PITFALL: The uterine sound is not necessary and indeed increases the risk of perforation. It is not possible to continue this procedure if perforation is diagnosed.
PITFALL: It is important not to open the Essure microinsert package until the endometrial cavity is visualized and both tubal ostia confirmed. If both tubal ostia cannot be seen or the endometrium is too thick, then the procedure should be cancelled and possibly rescheduled.
PITFALL: Note which device is being used. The following steps are for the new ESS305 system with the purple handle, not for the previous version with the white handle.
PEARL: The valve in the introducer prevents fluid from splashing back. The fluid no longer needs to be turned off during catheter insertion.
PITFALL: Note that the tip of the Essure is curved. Do not attempt to straighten the tip, because the curve is important for guiding it into the tubal ostia. The dominant hand should manipulate the catheter and the nondominant hand should hold the hysteroscope.

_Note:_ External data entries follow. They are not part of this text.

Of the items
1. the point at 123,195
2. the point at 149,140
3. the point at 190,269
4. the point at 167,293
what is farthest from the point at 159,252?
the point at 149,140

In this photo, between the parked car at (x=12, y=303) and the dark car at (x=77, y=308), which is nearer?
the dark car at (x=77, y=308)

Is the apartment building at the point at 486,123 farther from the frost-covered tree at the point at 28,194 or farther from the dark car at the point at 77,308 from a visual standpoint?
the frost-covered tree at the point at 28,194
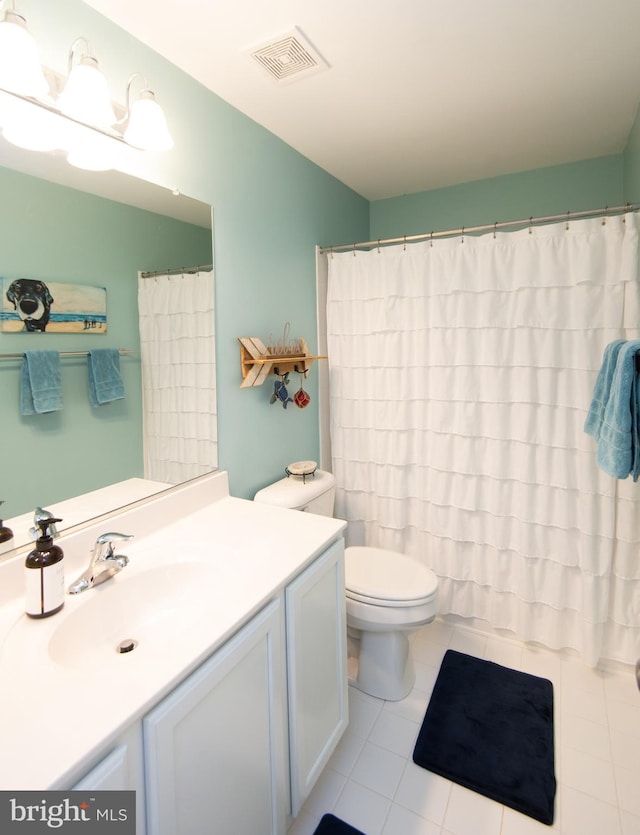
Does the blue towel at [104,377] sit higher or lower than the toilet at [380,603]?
higher

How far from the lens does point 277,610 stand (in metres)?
1.12

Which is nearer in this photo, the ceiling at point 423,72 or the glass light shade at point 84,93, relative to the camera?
the glass light shade at point 84,93

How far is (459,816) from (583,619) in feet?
3.23

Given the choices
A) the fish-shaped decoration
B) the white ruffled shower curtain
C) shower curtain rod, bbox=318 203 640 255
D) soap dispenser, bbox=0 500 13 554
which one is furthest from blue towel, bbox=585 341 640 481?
soap dispenser, bbox=0 500 13 554

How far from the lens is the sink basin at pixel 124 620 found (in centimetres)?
89

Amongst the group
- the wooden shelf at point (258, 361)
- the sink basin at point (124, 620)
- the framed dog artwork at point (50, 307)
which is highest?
the framed dog artwork at point (50, 307)

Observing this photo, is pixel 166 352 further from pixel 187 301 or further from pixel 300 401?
pixel 300 401

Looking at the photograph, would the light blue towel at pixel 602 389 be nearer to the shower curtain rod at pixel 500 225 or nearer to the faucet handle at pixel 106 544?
the shower curtain rod at pixel 500 225

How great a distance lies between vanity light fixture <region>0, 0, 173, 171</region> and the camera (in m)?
0.97

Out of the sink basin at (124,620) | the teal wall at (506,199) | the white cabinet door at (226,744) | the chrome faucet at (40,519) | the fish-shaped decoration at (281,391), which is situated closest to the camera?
the white cabinet door at (226,744)

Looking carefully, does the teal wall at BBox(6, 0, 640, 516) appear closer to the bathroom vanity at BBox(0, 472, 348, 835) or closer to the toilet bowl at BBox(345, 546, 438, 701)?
the bathroom vanity at BBox(0, 472, 348, 835)

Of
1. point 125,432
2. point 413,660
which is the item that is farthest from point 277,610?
point 413,660

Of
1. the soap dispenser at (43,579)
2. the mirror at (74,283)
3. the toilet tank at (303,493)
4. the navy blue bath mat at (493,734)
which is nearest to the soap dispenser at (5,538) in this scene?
the mirror at (74,283)

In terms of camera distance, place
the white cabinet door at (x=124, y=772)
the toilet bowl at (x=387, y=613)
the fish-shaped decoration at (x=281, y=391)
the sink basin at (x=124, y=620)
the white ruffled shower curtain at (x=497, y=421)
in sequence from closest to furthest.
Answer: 1. the white cabinet door at (x=124, y=772)
2. the sink basin at (x=124, y=620)
3. the toilet bowl at (x=387, y=613)
4. the white ruffled shower curtain at (x=497, y=421)
5. the fish-shaped decoration at (x=281, y=391)
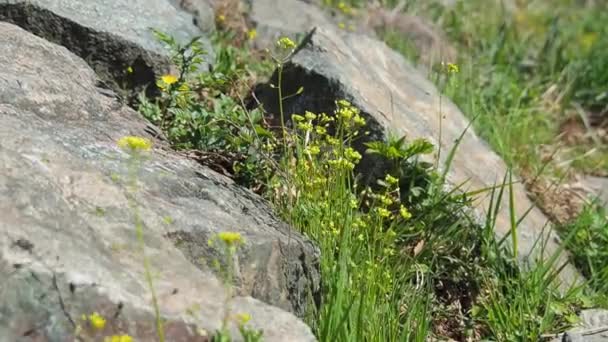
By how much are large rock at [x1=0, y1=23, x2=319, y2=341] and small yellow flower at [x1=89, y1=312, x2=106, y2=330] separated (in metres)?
0.03

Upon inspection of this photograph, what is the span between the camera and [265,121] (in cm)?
404

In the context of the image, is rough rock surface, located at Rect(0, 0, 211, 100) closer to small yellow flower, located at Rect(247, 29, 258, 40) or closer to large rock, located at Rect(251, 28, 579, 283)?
large rock, located at Rect(251, 28, 579, 283)

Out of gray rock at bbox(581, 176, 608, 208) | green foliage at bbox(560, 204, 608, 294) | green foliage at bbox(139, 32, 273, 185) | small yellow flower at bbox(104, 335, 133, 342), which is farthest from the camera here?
gray rock at bbox(581, 176, 608, 208)

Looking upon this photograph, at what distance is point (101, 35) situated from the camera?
172 inches

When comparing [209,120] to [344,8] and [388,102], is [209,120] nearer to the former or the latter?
[388,102]

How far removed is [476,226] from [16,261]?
2104 millimetres

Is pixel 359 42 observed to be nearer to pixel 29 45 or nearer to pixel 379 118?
pixel 379 118

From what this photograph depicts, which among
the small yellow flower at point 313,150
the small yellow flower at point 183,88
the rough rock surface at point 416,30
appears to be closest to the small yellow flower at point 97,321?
the small yellow flower at point 313,150

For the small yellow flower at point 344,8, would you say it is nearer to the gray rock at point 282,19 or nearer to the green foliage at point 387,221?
the gray rock at point 282,19

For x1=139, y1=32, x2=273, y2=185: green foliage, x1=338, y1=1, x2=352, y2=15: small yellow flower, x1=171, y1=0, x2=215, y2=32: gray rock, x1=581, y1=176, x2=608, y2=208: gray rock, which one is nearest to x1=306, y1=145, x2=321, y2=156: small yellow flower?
x1=139, y1=32, x2=273, y2=185: green foliage

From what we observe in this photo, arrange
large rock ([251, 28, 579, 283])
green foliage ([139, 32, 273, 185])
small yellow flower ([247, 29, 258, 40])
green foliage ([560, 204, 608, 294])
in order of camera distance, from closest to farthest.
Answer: green foliage ([139, 32, 273, 185])
large rock ([251, 28, 579, 283])
green foliage ([560, 204, 608, 294])
small yellow flower ([247, 29, 258, 40])

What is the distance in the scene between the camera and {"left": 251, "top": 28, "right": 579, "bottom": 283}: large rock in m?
4.20

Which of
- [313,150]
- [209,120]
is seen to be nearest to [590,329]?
[313,150]

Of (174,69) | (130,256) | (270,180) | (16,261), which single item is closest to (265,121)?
(270,180)
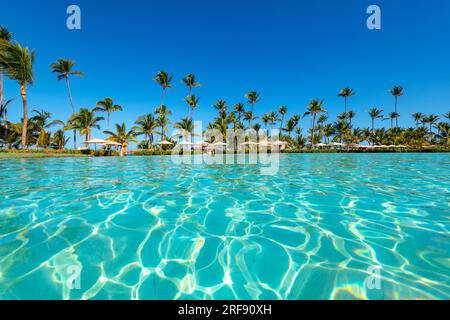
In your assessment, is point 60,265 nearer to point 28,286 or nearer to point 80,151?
point 28,286

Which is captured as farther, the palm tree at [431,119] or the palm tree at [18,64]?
the palm tree at [431,119]

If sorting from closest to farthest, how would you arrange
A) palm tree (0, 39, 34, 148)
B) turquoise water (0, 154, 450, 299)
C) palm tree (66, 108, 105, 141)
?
turquoise water (0, 154, 450, 299) → palm tree (0, 39, 34, 148) → palm tree (66, 108, 105, 141)

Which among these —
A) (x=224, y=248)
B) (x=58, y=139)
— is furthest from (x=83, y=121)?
(x=224, y=248)

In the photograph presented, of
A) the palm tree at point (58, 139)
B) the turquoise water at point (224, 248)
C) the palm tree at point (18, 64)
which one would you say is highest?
the palm tree at point (18, 64)

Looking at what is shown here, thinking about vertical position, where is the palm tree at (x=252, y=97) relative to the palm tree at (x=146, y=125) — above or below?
above

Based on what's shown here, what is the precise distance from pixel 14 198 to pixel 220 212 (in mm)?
4857

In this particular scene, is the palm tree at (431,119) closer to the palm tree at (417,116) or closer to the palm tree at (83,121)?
the palm tree at (417,116)

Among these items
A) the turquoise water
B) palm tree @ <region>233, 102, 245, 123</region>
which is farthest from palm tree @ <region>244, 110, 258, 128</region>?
the turquoise water

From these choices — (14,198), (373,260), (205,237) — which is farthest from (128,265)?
(14,198)

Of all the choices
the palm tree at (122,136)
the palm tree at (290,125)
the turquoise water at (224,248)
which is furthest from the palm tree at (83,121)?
the palm tree at (290,125)

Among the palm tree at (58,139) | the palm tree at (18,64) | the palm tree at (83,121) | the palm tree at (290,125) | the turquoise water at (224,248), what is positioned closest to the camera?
the turquoise water at (224,248)

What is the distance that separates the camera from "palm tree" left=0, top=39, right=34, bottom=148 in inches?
744

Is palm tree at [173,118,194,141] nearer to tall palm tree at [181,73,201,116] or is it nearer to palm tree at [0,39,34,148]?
tall palm tree at [181,73,201,116]

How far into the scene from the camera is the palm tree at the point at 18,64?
744 inches
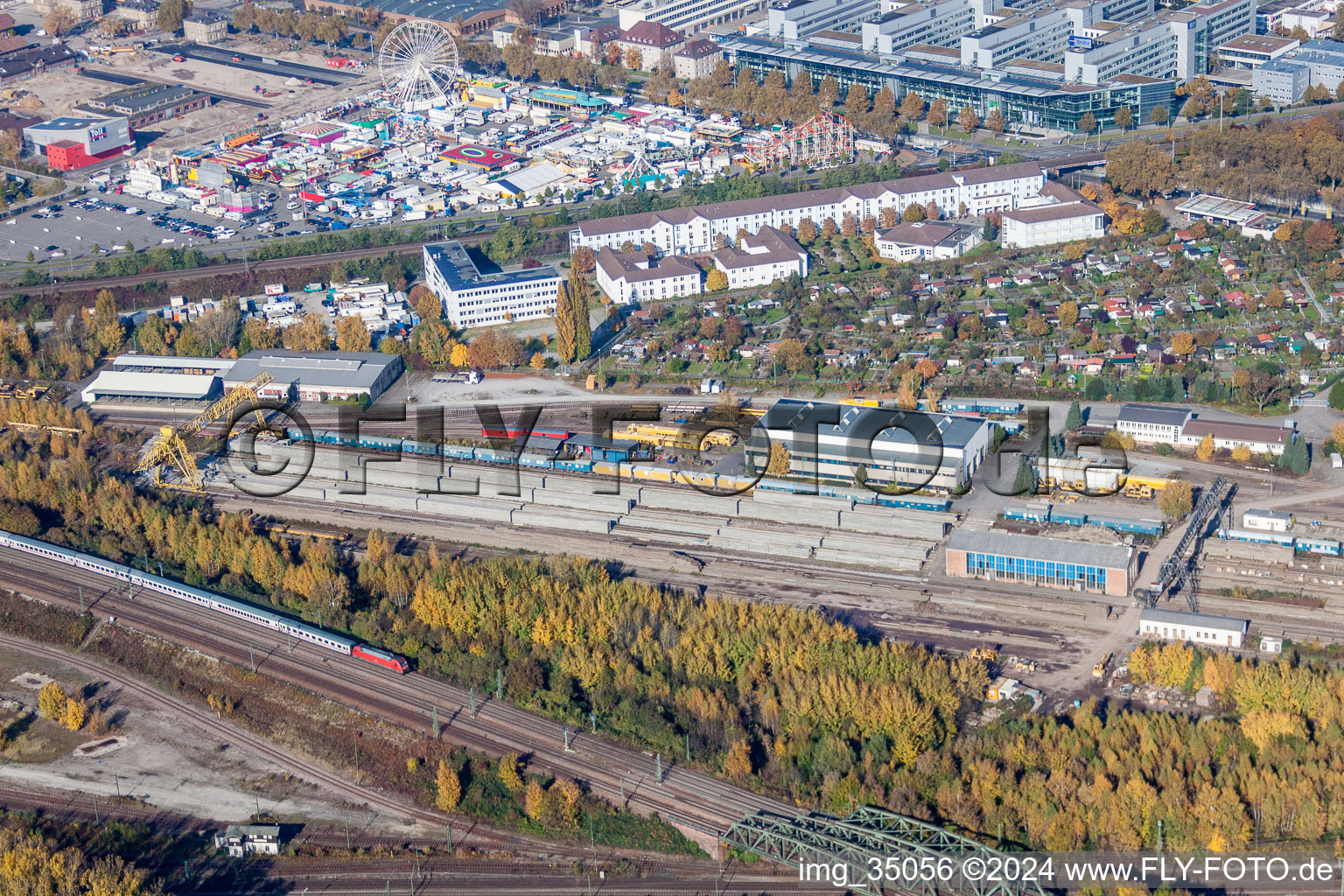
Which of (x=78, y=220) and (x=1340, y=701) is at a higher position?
(x=78, y=220)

PEARL: Consider starting with the right tubal ostia. This makes it easier to keep track of which side was done first and to find the opposite side.
PITFALL: If the catheter flexes while advancing, moving the hysteroscope closer to the ostium will make the catheter act stiffer.
PEARL: To place the catheter in lateral tubes, it is necessary to turn 30 degrees away from the ostium; that is, turn the lightpost toward the ostium, not away from it. This is counterintuitive to most hysteroscopists, but it is necessary for successful placement.